We conducted a study of the outcomes and the effect of surgeon learning after the first 60 consecutive lateralcenter-of-rotation RSAs implanted by a single surgeon
unaffiliated with the design team for this particular reverse shoulder prosthesis. At minimum 2-year followup, mean improvements in active forward elevation, abduction, and external rotation were 69°, 55°, and 23°, respectively; mean active internal rotation improved significantly as well (P < .001 for all). Mean Simple Shoulder Test (SST) scores improved from 1.8 (range, 0-6) to 6.9 (range, 0-12) (P < .0001), and mean final American Shoulder and Elbow Surgeons score was 72 (range, 27-100). Final radiographs showed scapular notching in 5 shoulders (11%).

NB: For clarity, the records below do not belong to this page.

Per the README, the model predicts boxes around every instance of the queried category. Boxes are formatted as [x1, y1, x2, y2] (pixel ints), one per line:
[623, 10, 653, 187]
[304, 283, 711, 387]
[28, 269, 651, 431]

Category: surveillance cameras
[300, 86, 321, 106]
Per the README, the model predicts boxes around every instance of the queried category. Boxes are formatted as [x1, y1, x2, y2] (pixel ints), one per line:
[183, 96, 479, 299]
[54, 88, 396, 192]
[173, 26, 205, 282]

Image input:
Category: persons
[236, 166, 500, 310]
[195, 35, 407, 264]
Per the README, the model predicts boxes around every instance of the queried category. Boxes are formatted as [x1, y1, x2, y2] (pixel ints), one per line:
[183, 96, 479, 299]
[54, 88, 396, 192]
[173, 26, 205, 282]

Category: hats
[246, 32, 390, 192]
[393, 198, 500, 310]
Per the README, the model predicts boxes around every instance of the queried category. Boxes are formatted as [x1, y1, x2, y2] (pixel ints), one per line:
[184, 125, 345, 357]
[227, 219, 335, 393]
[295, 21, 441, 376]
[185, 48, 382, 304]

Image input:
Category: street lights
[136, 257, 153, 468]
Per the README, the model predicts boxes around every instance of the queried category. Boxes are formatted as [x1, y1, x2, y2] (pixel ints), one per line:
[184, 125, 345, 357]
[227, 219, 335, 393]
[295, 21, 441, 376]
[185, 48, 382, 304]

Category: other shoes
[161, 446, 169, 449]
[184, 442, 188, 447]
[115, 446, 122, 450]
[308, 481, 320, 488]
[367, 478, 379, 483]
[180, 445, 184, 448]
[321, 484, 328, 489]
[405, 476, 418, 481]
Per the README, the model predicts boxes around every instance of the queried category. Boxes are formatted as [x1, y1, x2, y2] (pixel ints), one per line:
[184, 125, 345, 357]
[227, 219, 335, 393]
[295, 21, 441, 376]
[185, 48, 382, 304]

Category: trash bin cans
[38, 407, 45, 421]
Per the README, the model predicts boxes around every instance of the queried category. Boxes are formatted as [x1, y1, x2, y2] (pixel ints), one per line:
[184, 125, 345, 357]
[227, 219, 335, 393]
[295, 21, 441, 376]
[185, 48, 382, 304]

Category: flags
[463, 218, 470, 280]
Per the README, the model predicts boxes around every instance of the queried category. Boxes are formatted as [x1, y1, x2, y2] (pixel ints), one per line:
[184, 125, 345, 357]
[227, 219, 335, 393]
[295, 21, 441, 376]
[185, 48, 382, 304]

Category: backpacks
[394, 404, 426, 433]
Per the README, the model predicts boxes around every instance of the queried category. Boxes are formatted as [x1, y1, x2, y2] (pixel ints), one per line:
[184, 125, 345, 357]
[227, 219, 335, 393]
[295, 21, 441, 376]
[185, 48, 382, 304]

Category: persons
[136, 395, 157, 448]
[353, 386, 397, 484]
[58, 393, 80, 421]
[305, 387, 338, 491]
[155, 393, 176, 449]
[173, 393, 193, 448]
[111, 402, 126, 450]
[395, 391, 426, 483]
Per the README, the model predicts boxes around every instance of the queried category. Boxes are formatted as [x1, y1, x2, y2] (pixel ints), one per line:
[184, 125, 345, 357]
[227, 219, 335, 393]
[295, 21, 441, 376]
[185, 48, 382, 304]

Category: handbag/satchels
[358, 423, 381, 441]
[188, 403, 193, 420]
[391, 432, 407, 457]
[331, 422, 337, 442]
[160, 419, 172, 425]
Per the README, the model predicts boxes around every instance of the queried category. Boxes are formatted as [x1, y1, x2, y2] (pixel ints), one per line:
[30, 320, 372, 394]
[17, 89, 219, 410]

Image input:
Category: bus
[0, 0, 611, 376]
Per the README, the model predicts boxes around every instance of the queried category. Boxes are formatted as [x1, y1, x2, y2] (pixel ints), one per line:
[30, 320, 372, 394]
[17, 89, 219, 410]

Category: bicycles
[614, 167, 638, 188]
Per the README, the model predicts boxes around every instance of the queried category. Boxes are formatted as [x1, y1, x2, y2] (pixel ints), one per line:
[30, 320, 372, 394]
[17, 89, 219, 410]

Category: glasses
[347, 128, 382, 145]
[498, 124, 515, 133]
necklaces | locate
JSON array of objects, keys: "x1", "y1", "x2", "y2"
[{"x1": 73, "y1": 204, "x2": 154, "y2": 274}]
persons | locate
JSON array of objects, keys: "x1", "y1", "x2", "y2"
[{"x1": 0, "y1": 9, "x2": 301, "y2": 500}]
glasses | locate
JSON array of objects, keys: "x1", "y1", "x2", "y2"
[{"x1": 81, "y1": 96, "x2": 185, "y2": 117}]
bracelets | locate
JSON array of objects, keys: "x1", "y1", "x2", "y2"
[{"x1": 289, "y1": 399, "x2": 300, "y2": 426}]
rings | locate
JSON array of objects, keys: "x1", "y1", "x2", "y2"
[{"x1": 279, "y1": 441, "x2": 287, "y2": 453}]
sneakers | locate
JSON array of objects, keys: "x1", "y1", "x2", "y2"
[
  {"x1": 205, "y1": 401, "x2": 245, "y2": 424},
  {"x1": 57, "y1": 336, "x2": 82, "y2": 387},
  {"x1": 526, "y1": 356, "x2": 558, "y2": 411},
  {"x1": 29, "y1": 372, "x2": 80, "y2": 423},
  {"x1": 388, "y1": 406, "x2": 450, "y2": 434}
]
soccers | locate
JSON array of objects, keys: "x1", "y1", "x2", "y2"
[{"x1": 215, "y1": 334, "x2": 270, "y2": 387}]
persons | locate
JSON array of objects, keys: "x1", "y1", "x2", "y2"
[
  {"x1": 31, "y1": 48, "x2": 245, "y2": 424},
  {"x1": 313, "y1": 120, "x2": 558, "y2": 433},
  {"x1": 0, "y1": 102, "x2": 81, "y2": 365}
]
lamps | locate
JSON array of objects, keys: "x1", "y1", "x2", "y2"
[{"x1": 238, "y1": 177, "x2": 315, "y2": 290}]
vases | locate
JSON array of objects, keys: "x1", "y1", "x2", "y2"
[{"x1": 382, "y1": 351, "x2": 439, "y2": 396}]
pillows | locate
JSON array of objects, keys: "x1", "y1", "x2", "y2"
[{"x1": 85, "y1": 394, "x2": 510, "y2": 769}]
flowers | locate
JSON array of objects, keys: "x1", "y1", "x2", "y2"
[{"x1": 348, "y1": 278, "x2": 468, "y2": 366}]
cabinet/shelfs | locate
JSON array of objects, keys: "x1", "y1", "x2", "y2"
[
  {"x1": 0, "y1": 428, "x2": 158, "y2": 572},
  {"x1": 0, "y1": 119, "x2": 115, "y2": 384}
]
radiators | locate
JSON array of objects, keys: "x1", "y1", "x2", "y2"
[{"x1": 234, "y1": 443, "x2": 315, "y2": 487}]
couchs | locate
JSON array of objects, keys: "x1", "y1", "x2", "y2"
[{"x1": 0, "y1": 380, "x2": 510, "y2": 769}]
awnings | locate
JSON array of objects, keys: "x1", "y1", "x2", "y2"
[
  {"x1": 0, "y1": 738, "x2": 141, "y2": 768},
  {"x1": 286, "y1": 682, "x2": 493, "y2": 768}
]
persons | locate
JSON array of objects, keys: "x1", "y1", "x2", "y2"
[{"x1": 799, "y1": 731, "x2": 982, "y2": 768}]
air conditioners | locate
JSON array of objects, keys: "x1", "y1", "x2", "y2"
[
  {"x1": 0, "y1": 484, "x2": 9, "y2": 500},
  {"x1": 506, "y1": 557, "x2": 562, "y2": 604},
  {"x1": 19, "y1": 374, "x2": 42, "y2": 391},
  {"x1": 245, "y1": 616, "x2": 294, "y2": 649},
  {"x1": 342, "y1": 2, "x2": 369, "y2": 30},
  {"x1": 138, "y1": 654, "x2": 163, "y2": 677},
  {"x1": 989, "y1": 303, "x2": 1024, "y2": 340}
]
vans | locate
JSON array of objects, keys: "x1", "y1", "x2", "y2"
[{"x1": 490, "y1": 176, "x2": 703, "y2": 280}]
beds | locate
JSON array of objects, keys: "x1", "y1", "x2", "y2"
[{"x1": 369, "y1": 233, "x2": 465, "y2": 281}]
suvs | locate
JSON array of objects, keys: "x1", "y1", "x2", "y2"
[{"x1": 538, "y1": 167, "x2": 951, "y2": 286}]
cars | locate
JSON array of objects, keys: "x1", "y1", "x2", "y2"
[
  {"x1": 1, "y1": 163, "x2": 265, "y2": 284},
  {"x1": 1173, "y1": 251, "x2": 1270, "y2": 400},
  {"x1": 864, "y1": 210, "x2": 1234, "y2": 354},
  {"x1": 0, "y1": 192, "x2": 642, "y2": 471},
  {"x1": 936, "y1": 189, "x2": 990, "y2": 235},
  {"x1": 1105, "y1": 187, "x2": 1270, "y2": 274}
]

Gains in SST scores, active forward elevation, and active abduction were lower for the first 15 cases than for the next 45 cases, and 5 of the 8 reoperations
were performed after the first 15 cases.
Overall improvements in active motion and self-assessed shoulder function in this series are comparable to those previously reported by the design team. Experience
with RSA appears to influence efficacy, but the learning curve may not be as steep as previously reported.